Electrolyte Engineering on Performance Enhancement of Nico2s4 Anode for Sodium Storage

NiCo2S4 is an attractive anode for sodium-ion batteries (SIBs) due to its high capacity and excellent redox reversibility. Practical deployment of NiCo2S4 electrode in SIBs, however, is still hindered by the inferior capacity and unsatisfactory cycling performance, which result from the mismatch between the electrolyte chemistry and electrode. Herein, a functional electrolyte containing 1.0 m NaCF3SO3 in diethylene glycol dimethyl ether (DEGDME) (1.0 m NaCF3SO3-DEGDME) is developed, which can be readily used for NiCo2S4 anode with high initial coulomb efficiency (96.2%), enhanced cycling performance, and boosted capacities (341.7 mA h g(-1) after 250 continuous cycles at the current density of 200 mA g(-1)). The electrochemical tests and related phase characterization combined with density functional theory (DFT) calculation indicate the ether-based electrolyte is more suitable for the NiCo2S4 anode in SIBs due to the formation of a stable electrode-electrolyte interface.

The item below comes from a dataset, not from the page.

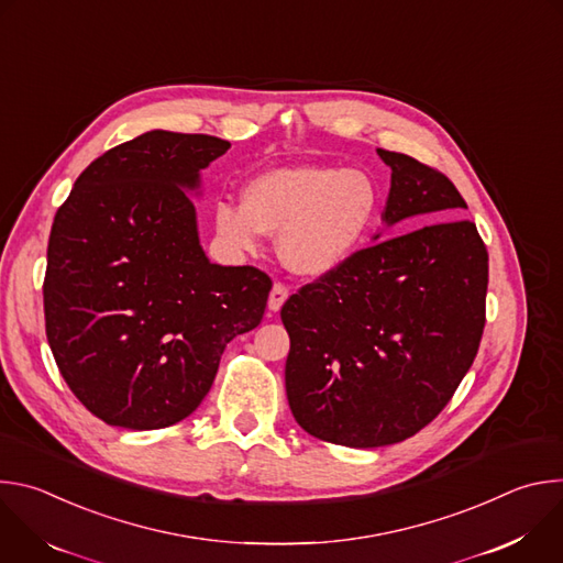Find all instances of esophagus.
Listing matches in <instances>:
<instances>
[{"mask_svg":"<svg viewBox=\"0 0 563 563\" xmlns=\"http://www.w3.org/2000/svg\"><path fill=\"white\" fill-rule=\"evenodd\" d=\"M289 298V289L283 285V283H276L274 287H272V294H269V302H267V307L272 309V311H278L283 305H285V300Z\"/></svg>","mask_w":563,"mask_h":563,"instance_id":"esophagus-1","label":"esophagus"}]
</instances>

Additionally, the importance of the voltage window is also demonstrated to further optimize the electrochemical performance of the NiCo2S4 electrode. The formation of sulfide intermediates during charging and discharging is predicted by combining DFT and verified by in situ XRD and HRTEM. The findings indicate that electrolyte engineering would be an effective way of performance enhancement for sulfides in practical SIBs.